### Prompt A
In the overview of the Sun's heating problem, what temperature is given for the photosphere?

### Selected passage
◇ ◇ ◇ ◇

Solving the Sun’s Heating Problem

  • Kenneth R. Lang
Part of the Astronomy and Astrophysics Library book series (AAL)

Overview

Instead of growing colder at higher regions of its atmosphere, the Sun becomes unexpectedly hotter, soaring to a temperature of millions of degrees Kelvin in the low corona just above the photosphere at 5,780 degrees Kelvin. Heat should not emanate from a cold object to a hotter one anymore than water should flow up hill. The first plausible explanations for this heating paradox were in terms of either sound waves or magnetic waves, generated by motions in the turbulent convective zone. Spacecraft measurements in 1978, however, showed that although the lower chromosphere is probably heated by the dissipation of sound waves, there is not enough energy left over to heat the overlying corona by any substantial amount. Magnetic waves were also detected long ago, moving in the solar wind, but they seemed to travel through the corona without depositing significant amounts of energy into it.

◇ ◇ ◇ ◇

### Record excerpts
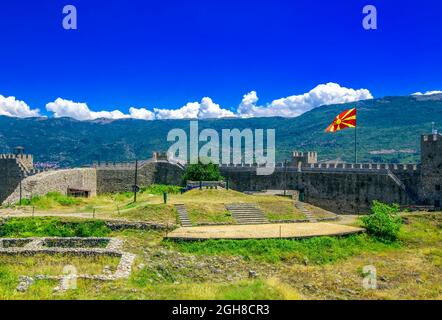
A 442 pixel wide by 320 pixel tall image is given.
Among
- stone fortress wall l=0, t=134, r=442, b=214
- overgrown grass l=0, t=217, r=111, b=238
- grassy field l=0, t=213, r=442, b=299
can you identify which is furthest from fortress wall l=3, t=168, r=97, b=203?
grassy field l=0, t=213, r=442, b=299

◇ ◇ ◇ ◇

### Prompt B
Reproduce the records above with "overgrown grass" switched to "tall weeds", keeping everything else the same. Omit the pictures from your answer.

### Task answer A
5,780 degrees Kelvin

### Task answer B
A 442 pixel wide by 320 pixel tall image is given.
Among
- stone fortress wall l=0, t=134, r=442, b=214
- tall weeds l=0, t=217, r=111, b=238
- grassy field l=0, t=213, r=442, b=299
can you identify which is furthest from fortress wall l=3, t=168, r=97, b=203?
grassy field l=0, t=213, r=442, b=299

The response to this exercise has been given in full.